What to do:
Reproduce exactly the lines from the one containing "From point (362, 429)" through the last line of the data, both ends included.

Task input:
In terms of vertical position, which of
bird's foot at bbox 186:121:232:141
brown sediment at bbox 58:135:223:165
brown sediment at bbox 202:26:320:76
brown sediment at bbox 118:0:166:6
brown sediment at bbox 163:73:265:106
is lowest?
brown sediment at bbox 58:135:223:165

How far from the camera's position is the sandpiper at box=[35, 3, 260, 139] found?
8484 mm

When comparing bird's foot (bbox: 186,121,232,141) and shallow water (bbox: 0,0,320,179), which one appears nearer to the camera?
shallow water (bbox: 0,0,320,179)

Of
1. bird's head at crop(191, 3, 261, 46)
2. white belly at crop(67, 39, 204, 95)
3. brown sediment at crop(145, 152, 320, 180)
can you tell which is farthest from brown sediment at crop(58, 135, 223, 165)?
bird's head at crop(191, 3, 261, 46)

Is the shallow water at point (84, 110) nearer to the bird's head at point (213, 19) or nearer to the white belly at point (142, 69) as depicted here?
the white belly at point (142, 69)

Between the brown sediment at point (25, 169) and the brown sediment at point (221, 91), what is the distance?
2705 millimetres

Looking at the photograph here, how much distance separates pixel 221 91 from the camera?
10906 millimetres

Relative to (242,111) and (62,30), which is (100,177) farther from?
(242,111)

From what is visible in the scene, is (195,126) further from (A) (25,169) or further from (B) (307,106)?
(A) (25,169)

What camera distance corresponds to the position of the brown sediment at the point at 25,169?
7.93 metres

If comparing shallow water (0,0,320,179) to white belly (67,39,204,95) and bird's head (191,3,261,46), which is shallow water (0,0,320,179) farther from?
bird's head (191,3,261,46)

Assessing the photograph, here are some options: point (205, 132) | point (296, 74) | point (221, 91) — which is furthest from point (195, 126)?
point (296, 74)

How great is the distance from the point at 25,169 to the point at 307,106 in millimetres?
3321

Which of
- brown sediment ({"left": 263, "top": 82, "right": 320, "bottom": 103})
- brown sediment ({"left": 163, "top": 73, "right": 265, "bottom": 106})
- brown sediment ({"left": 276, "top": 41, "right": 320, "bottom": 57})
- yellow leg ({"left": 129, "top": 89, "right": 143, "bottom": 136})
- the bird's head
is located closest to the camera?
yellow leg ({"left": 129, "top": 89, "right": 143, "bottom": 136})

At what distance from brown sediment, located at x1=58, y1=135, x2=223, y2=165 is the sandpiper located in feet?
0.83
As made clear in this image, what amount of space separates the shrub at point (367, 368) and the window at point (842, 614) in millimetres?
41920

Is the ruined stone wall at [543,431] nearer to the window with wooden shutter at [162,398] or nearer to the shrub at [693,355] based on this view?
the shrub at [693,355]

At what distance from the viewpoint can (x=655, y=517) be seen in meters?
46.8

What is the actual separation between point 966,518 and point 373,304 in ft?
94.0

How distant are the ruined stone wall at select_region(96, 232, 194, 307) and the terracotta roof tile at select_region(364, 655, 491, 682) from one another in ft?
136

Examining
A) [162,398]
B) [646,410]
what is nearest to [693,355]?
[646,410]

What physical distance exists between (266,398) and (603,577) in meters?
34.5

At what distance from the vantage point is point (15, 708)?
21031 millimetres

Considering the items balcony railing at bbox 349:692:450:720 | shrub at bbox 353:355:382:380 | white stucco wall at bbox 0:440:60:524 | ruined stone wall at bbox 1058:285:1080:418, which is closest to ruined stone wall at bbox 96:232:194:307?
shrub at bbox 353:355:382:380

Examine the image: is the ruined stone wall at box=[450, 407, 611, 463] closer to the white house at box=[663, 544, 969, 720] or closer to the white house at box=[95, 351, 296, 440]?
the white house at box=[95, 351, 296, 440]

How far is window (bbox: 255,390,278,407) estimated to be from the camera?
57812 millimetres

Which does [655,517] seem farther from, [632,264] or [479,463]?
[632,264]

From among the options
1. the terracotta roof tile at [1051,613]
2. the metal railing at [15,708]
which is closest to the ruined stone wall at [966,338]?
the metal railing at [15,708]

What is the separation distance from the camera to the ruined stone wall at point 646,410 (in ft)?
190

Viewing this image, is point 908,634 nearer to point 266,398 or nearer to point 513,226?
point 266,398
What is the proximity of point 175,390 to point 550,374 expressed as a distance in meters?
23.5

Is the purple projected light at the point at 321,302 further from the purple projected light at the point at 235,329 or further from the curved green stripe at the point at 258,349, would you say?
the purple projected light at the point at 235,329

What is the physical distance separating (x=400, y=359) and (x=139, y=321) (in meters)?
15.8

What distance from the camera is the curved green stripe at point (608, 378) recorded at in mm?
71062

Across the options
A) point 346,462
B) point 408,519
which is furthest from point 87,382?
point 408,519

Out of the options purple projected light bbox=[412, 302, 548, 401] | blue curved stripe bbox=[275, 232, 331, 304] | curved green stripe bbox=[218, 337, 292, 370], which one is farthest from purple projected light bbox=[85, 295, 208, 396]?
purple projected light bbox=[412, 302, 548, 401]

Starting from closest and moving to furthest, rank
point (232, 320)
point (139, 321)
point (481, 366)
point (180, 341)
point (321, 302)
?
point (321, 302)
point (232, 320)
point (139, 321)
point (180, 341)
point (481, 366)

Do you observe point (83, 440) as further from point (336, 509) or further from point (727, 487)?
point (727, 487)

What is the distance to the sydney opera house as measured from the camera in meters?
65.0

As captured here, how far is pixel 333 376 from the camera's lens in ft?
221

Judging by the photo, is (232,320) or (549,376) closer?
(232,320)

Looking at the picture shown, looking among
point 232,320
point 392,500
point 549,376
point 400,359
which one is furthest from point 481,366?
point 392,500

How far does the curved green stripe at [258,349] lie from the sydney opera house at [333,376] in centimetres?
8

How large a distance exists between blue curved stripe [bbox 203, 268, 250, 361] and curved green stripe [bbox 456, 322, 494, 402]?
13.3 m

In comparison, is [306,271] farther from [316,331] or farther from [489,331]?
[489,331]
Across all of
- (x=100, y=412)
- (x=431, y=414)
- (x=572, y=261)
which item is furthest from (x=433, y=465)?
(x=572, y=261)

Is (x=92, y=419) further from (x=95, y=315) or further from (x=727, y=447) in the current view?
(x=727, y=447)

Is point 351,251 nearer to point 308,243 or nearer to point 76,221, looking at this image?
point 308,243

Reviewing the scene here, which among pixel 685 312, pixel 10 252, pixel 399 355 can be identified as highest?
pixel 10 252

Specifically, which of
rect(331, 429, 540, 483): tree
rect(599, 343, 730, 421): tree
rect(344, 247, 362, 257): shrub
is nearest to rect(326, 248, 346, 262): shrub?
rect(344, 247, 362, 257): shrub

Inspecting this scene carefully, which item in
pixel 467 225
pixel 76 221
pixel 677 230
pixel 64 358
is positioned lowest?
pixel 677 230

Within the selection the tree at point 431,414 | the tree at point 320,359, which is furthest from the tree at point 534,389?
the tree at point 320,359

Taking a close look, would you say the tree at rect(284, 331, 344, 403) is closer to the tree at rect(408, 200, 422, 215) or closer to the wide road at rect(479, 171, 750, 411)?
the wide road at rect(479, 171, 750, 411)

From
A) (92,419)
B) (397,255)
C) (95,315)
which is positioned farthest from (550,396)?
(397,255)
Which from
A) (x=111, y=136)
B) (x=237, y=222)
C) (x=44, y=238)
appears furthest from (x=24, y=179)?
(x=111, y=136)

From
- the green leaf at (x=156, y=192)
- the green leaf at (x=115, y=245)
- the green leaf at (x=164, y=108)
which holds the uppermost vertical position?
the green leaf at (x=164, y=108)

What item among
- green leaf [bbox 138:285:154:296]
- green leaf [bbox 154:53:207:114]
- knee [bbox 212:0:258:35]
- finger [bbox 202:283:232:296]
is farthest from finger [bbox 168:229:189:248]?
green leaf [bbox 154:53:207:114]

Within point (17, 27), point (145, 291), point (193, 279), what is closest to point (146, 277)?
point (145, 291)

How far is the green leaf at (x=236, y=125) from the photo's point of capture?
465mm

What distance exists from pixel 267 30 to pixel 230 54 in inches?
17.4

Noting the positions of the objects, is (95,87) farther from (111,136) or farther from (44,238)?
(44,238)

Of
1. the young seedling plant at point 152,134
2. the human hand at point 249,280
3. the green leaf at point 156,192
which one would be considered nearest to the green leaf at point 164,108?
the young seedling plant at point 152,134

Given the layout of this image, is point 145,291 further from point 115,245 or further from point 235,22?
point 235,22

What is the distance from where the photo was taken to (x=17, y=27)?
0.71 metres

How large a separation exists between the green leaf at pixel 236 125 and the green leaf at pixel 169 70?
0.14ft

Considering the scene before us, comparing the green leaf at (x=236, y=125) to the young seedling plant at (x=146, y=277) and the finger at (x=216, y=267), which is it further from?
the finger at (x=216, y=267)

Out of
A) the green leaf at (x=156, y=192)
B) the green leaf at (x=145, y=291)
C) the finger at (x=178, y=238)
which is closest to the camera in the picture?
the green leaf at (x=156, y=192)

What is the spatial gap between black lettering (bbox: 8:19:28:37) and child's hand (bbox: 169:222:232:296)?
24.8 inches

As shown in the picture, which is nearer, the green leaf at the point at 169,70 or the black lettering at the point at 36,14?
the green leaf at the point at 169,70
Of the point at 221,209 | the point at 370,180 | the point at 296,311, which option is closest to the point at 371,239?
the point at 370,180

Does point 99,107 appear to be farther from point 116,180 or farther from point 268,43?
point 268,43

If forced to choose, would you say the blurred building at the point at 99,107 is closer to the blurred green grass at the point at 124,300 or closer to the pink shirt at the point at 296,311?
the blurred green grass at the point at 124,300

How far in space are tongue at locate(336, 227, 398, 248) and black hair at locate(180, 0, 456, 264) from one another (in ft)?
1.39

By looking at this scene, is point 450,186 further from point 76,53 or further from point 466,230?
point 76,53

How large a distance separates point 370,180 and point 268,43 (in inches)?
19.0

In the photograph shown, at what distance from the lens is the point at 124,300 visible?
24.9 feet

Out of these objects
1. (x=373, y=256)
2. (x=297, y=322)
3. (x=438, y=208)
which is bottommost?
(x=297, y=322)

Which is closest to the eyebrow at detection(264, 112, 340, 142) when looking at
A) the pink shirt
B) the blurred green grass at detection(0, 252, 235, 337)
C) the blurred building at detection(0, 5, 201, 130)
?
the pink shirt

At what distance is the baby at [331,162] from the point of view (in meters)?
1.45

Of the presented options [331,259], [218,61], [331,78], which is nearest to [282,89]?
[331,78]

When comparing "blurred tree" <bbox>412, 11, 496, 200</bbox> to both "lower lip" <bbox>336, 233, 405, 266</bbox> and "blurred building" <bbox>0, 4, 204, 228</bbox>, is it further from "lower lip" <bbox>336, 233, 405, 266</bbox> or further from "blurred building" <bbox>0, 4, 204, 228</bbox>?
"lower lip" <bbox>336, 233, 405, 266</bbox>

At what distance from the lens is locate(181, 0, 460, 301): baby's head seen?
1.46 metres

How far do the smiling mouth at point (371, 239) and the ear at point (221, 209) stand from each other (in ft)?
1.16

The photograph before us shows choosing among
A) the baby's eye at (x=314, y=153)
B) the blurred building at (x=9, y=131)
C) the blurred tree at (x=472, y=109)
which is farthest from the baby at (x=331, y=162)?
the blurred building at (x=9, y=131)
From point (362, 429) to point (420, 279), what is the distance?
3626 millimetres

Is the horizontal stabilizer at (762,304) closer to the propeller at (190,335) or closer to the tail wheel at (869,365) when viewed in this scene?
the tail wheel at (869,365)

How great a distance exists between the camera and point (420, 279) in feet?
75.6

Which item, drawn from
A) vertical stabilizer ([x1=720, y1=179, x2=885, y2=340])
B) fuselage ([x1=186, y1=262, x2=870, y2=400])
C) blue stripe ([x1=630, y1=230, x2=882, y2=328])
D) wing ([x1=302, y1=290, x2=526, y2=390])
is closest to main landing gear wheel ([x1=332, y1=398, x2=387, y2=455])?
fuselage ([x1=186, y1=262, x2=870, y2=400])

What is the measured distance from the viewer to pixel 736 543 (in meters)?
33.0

Task answer:
From point (362, 429) to point (420, 279), what is the distance?
3626 millimetres

Is the horizontal stabilizer at (762,304) closer to the propeller at (190,335) or closer to the tail wheel at (869,365) when viewed in this scene?
the tail wheel at (869,365)

How great a distance exists between the camera and point (420, 279) in feet?
75.6

Which item, drawn from
A) vertical stabilizer ([x1=720, y1=179, x2=885, y2=340])
B) fuselage ([x1=186, y1=262, x2=870, y2=400])
C) blue stripe ([x1=630, y1=230, x2=882, y2=328])
D) wing ([x1=302, y1=290, x2=526, y2=390])
is closest to main landing gear wheel ([x1=332, y1=398, x2=387, y2=455])?
fuselage ([x1=186, y1=262, x2=870, y2=400])

What is the measured distance from the viewer to pixel 736 543 (in meters)?
33.0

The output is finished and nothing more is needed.